News you won’t read in the dailies, which appear to be systematically forgetting about public housing (“The View From the Ground,” March 4): “Soon after the city launched the ‘Plan for Transformation’ [of the Chicago Housing Authority] in 1999, it summarily disbanded the 270- member CHA police force. At that time, city officials reassured CHA residents that the Chicago Police Department (CPD) had adequate resources to provide full police services to public housing communities.” Now Jamie Kalven reports that as of the end of 2002, the cash-strapped CHA had given the police department $36 million; it has authorized another $13.6-million transfer this year.

“Preachers should tell the truth about what happens to soldiers,” says evangelical preacher Tony Campolo, quoted by Martin Marty in “Context” (March 15). “It is too easy for us to forget what happens to young recruits who go into battle, and to ignore the fact that more than half of the listless, disillusioned homeless on our streets are veterans.”

If this is a bad neighbor, what would a good neighbor look like? From the spring issue of Nature Conservancy magazine: “Despite the absence of significant consumer demand, the Home Depot recently threw its support behind a Nature Conservancy project that aims to create a supply of certified wood from Indonesia, where unlawfully harvested wood–including protected species and trees felled in national parks–accounts for two-thirds of the wood cut annually….The Home Depot [annual sales $54 billion]…is giving the Conservancy $1 million to combat illegal logging and promote sustainable forest management over the next five years.”

Chicago has two of the ten “most enlightened” suburbs, if you can believe Peter Katz and Jay Walljasper’s article in Utne (March-April). They put “Hammond/Whiting/Gary” on their list for establishing a regional transit system, and Naperville for enacting “guidelines for maintaining the character of Naperville’s neighborhoods without stifling homeowners’ creativity.”

I’m outta here. According to a paper presented at last fall’s Chicago Federal Reserve Bank conference on the midwest workforce (“Chicago Fed Letter,” February), midwestern states have trouble attracting college graduates from elsewhere: “The percentage of college graduates… gained via in-migration was only 9.8% versus a U.S. average of 23.5%.”

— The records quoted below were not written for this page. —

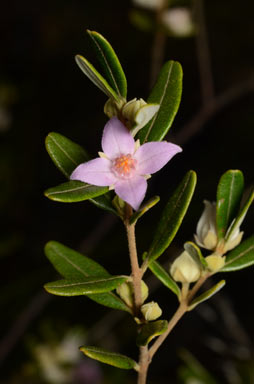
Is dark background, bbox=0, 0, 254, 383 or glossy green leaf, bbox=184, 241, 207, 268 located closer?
glossy green leaf, bbox=184, 241, 207, 268

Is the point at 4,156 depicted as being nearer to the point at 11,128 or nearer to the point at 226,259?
the point at 11,128

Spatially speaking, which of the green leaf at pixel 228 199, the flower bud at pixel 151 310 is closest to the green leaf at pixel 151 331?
the flower bud at pixel 151 310

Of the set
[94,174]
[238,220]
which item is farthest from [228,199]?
[94,174]

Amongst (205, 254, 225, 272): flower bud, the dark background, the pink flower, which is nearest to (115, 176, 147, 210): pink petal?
the pink flower

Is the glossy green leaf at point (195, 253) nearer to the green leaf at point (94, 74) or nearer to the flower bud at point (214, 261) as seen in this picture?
the flower bud at point (214, 261)

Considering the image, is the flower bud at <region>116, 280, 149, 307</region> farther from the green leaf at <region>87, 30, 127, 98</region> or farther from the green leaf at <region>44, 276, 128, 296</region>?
the green leaf at <region>87, 30, 127, 98</region>

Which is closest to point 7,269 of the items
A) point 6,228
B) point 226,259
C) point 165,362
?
point 6,228

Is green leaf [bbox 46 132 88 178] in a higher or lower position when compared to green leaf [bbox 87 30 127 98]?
lower
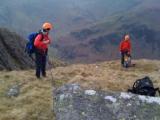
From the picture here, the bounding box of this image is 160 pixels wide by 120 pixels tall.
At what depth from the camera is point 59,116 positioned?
614 inches

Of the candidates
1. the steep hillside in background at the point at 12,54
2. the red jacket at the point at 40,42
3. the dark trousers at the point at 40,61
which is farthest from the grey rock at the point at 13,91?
the steep hillside in background at the point at 12,54

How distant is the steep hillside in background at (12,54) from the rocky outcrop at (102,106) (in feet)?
48.2

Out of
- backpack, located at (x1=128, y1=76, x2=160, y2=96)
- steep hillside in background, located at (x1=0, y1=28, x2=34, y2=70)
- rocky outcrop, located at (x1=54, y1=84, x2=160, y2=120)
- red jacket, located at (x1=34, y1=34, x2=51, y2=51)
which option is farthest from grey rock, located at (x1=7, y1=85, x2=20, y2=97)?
steep hillside in background, located at (x1=0, y1=28, x2=34, y2=70)

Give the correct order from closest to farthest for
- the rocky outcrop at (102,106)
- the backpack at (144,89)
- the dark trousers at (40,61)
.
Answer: the rocky outcrop at (102,106) < the backpack at (144,89) < the dark trousers at (40,61)

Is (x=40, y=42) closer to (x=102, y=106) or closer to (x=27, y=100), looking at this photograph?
(x=27, y=100)

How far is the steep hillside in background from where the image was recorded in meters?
32.6

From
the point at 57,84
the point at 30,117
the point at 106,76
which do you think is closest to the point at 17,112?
the point at 30,117

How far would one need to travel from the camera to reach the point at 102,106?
1571cm

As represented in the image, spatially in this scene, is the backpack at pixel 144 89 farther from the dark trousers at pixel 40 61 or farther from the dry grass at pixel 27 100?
the dark trousers at pixel 40 61

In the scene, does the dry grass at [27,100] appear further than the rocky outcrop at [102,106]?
Yes

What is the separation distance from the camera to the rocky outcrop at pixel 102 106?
15.4m

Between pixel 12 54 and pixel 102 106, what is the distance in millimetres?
21989

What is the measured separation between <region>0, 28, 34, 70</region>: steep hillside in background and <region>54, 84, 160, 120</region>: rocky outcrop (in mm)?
14687

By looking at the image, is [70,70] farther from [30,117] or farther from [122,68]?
[30,117]
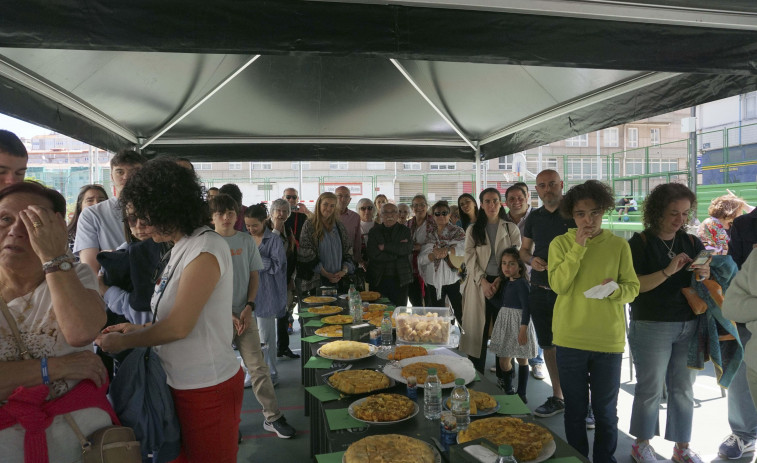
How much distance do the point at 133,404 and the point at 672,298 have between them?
2882 mm

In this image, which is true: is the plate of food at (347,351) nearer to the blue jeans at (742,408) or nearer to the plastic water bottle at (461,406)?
the plastic water bottle at (461,406)

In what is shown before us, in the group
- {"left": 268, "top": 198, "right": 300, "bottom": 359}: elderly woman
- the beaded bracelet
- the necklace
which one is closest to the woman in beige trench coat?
the necklace

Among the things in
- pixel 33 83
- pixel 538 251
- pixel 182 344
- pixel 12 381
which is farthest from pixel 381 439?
pixel 33 83

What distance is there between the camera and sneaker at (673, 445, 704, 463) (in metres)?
2.75

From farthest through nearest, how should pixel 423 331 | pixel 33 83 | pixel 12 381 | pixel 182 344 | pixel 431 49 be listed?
1. pixel 33 83
2. pixel 423 331
3. pixel 431 49
4. pixel 182 344
5. pixel 12 381

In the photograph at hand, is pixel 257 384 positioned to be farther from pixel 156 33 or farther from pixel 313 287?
pixel 156 33

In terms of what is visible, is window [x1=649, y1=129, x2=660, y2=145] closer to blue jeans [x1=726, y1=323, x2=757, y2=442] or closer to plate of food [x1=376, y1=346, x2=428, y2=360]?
blue jeans [x1=726, y1=323, x2=757, y2=442]

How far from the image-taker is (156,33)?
202 cm

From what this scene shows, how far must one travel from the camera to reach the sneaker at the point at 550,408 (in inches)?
139

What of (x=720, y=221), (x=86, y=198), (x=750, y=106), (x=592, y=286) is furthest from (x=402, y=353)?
(x=750, y=106)

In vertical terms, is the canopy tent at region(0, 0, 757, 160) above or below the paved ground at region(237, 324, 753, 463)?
above

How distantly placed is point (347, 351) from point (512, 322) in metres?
1.82

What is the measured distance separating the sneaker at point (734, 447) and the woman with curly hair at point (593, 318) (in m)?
1.09

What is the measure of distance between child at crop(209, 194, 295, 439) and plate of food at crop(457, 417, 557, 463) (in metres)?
2.15
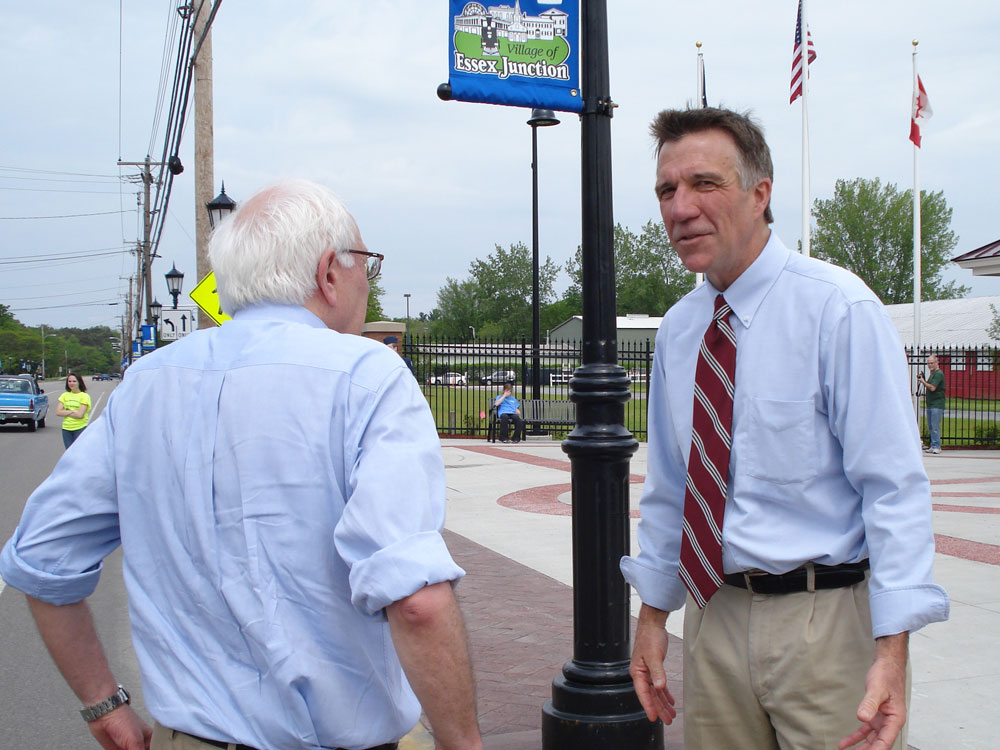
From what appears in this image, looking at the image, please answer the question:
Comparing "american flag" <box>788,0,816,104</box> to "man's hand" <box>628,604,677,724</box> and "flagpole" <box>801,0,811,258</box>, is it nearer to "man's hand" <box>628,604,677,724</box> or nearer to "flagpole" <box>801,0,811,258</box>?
"flagpole" <box>801,0,811,258</box>

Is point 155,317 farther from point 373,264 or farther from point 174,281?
point 373,264

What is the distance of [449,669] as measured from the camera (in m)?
1.47

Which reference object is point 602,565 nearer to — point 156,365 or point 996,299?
point 156,365

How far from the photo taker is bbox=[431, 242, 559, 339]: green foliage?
10150 centimetres

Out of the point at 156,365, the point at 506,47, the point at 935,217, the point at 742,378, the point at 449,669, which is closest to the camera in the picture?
the point at 449,669

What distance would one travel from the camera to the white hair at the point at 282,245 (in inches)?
65.4

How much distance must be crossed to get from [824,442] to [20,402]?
29343mm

Numerology by the lake. “For the Second City the number ‘Seven’ has always had a magical aura,” according to publicity for Gallery 400’s current exhibit, “Speculative Chicago: A Compendium of Architectural Innovation.” “Al Capone served only seven years, Mayor Daley the First died two years shy of his seventh term. Speculative Chicago brings together 7×7 designers working on speculative projects in and around Chicago. The exhibition comes some thirty-five (5xSeven) years after the Chicago Seven took on the Chicago Police Department and twenty-eight years (4xSeven) after the anti-Mies polemic, Chicago Architecture.”

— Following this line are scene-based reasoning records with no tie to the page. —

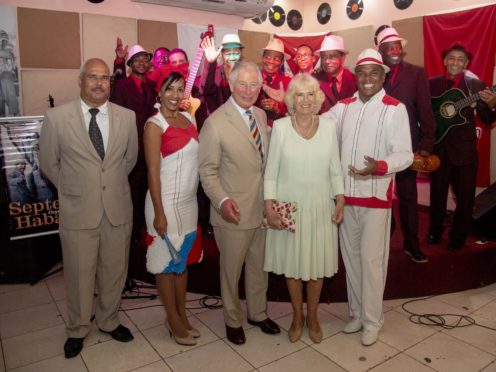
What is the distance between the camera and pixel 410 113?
334cm

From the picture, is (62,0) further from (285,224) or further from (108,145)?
(285,224)

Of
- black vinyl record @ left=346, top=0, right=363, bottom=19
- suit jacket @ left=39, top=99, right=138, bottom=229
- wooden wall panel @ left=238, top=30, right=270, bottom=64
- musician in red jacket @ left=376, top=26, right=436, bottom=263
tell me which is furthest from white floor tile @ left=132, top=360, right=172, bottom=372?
black vinyl record @ left=346, top=0, right=363, bottom=19

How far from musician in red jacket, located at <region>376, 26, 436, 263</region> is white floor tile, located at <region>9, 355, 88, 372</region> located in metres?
2.65

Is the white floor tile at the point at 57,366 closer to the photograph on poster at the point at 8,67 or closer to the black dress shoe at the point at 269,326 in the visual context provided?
the black dress shoe at the point at 269,326

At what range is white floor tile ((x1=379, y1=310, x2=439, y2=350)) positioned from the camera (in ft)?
8.95

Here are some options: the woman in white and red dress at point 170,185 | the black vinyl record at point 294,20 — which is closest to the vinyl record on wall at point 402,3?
the black vinyl record at point 294,20

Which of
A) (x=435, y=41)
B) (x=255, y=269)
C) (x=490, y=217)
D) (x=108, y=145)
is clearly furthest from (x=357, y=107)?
(x=435, y=41)

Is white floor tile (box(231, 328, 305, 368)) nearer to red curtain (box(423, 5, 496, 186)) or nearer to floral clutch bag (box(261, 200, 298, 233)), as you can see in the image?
floral clutch bag (box(261, 200, 298, 233))

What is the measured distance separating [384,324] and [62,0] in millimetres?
5198

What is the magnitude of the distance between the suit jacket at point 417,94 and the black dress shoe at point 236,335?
2.04 m

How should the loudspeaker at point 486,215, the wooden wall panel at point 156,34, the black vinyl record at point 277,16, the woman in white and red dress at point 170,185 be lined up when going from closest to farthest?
the woman in white and red dress at point 170,185 < the loudspeaker at point 486,215 < the wooden wall panel at point 156,34 < the black vinyl record at point 277,16

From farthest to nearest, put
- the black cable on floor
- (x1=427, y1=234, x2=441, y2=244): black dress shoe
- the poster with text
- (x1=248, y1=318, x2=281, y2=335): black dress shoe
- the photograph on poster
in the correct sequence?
the photograph on poster → (x1=427, y1=234, x2=441, y2=244): black dress shoe → the poster with text → the black cable on floor → (x1=248, y1=318, x2=281, y2=335): black dress shoe

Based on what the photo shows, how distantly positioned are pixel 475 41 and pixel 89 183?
192 inches

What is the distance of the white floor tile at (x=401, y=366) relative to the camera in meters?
2.43
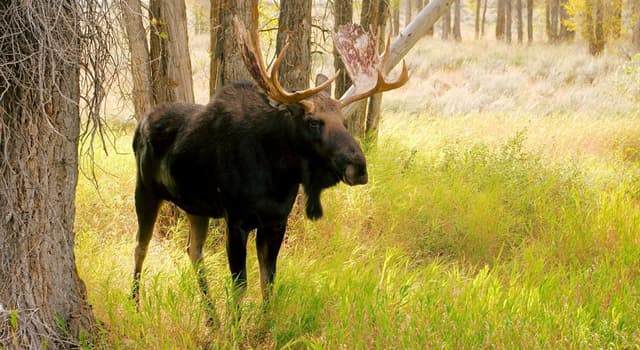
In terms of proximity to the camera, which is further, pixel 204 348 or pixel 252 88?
pixel 252 88

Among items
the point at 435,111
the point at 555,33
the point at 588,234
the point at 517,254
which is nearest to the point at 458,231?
the point at 517,254

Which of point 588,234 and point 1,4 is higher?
point 1,4

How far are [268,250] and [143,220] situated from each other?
1063mm

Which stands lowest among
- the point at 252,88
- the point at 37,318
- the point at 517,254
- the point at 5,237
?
the point at 517,254

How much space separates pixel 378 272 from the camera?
17.9 ft

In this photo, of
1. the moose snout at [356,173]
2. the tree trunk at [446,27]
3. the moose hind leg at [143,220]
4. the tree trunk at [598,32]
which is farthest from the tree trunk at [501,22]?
the moose snout at [356,173]

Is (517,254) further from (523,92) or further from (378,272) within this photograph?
(523,92)

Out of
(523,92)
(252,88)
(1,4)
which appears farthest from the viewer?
(523,92)

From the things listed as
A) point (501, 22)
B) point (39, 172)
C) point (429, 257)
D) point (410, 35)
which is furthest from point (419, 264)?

The widening gap. According to the Illinois Statistical Abstract, published by the University of Illinois’ Institute of Government and Public Affairs (, the gap in per capita personal income is widening between metropolitan areas and rural areas of Illinois. In 1990 metro Illinois averaged $21,833 per person, compared to $15,118 in rural Illinois. In 2000 the figures were $33,497 and $22,616 respectively.